Ok folks, it’s time to get down and dirty in an effort to jump into the nitty gritty real property laws that every self proclaimed real estate “know it all” should be well versed in. with that said, let’s introduce Section 235 F 5 and Section 42 of the New York Property Laws as they are two very important sections that relate to affordable housing. These sections provide guidelines and regulations for developers, property owners, and tenants to follow when it comes to the creation, management, and financing of affordable housing units. In this article, we will explore these two sections in more detail and how they affect affordable housing in New York through the lens of your truly humble Brooklyn affordable housing real estate attorney.
Section 235 F 5
Section 235 F 5 is a part of the New York State Real Property Law that provides guidelines for developers who wish to create affordable housing units. According to this section, developers who construct buildings with six or more units must make 20% of the units available to low-income tenants. This is done in exchange for tax abatements and other financial incentives provided by the state and local governments. The eligibility criteria for low-income tenants are defined by the state, and developers must adhere to them when selecting tenants for the affordable units. Developers who fail to comply with the guidelines set forth in Section 235 F 5 may face penalties, including the loss of tax incentives and other financial benefits provided by the state and local governments.
Section 42
Section 42 of the Internal Revenue Code is a federal law that provides tax incentives for developers who build affordable housing units. The law allows developers to receive tax credits in exchange for making their units available to low-income tenants.
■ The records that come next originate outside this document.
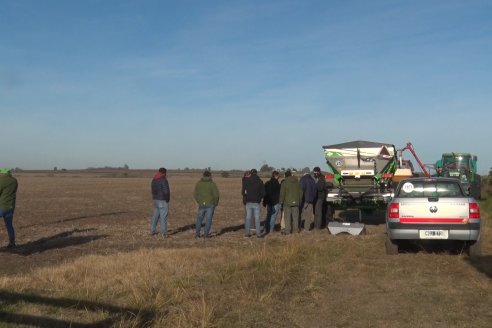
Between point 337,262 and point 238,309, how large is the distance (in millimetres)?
3810

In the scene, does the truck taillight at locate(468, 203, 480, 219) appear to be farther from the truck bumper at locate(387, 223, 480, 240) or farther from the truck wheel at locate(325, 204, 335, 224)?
the truck wheel at locate(325, 204, 335, 224)

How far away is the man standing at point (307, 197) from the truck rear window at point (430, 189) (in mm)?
4995

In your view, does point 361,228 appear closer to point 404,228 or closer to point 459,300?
point 404,228

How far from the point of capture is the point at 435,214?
10141 millimetres

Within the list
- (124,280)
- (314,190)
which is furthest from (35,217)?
(124,280)

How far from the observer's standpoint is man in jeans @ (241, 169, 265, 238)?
47.9 ft

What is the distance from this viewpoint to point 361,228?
14219mm

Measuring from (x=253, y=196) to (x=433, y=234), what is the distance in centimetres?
558

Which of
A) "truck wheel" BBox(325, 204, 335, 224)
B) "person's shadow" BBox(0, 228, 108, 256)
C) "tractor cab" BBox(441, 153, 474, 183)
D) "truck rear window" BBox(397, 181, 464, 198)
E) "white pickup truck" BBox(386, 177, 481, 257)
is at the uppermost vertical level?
"tractor cab" BBox(441, 153, 474, 183)

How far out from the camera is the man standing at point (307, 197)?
15.5 m

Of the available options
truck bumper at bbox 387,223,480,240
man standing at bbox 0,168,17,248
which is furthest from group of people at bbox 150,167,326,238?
truck bumper at bbox 387,223,480,240

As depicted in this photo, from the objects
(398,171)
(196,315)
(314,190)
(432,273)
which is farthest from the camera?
(398,171)

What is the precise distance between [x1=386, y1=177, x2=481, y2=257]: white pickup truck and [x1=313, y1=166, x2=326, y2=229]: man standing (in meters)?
5.29

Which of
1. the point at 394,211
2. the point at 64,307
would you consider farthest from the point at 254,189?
the point at 64,307
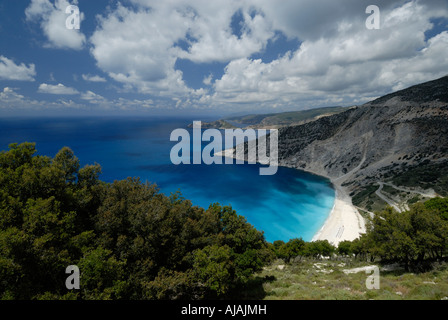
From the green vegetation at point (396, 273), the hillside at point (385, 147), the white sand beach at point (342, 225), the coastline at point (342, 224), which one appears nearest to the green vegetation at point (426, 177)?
the hillside at point (385, 147)

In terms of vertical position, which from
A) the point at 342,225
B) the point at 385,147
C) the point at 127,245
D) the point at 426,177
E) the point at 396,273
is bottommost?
the point at 342,225

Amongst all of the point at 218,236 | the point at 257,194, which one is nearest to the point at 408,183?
the point at 257,194

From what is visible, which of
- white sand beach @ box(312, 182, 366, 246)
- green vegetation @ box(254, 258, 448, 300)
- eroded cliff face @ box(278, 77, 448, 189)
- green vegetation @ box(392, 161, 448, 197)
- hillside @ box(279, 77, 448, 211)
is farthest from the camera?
eroded cliff face @ box(278, 77, 448, 189)

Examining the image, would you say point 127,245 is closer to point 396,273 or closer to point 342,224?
point 396,273

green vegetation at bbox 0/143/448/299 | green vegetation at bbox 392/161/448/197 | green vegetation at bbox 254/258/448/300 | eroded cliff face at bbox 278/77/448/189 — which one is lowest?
green vegetation at bbox 254/258/448/300

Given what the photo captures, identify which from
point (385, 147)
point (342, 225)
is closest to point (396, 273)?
point (342, 225)

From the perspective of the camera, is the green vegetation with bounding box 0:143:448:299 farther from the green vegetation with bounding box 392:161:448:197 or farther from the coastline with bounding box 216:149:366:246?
the green vegetation with bounding box 392:161:448:197

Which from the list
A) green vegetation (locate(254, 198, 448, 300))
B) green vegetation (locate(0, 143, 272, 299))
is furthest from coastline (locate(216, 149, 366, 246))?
green vegetation (locate(0, 143, 272, 299))
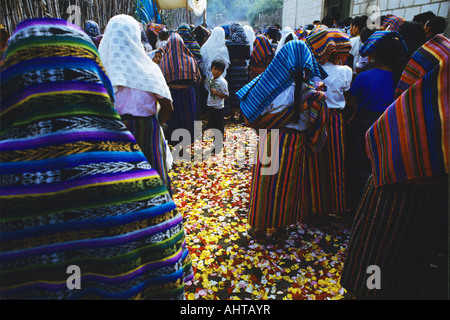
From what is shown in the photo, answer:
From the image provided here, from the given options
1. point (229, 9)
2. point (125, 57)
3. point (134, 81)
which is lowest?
point (134, 81)

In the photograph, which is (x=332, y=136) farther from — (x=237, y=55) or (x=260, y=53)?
(x=237, y=55)

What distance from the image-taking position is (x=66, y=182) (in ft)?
3.99

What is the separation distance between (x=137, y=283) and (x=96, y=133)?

The tax credits can be used to offset the developer’s federal tax liability, which can result in significant savings. To be eligible for the tax credits, developers must meet certain requirements. For example, they must set aside at least 20% of the units for low-income tenants and ensure that the units remain affordable for a certain period, usually 30 years. Additionally, the rent charged for the units must be at or below a certain limit, which is determined by the state. The tax credits provided by Section 42 can be transferred to other investors, such as banks and insurance companies, who can then use them to offset their own tax liability.
Conclusion
Section 235 F 5 and Section 42 are two important sections of the New York Property Laws that provide guidelines and regulations for the creation, management, and financing of affordable housing units. These sections are essential in ensuring that low-income tenants have access to safe and affordable housing, and they provide incentives for developers to build such housing units. As a New York lawyer, it is essential to understand the nuances of these sections and how they affect the affordable housing market. It is also important to work with developers and property owners to ensure that they are in compliance with the guidelines set forth in these sections. By doing so, we can help ensure that all New Yorkers have access to safe and affordable housing.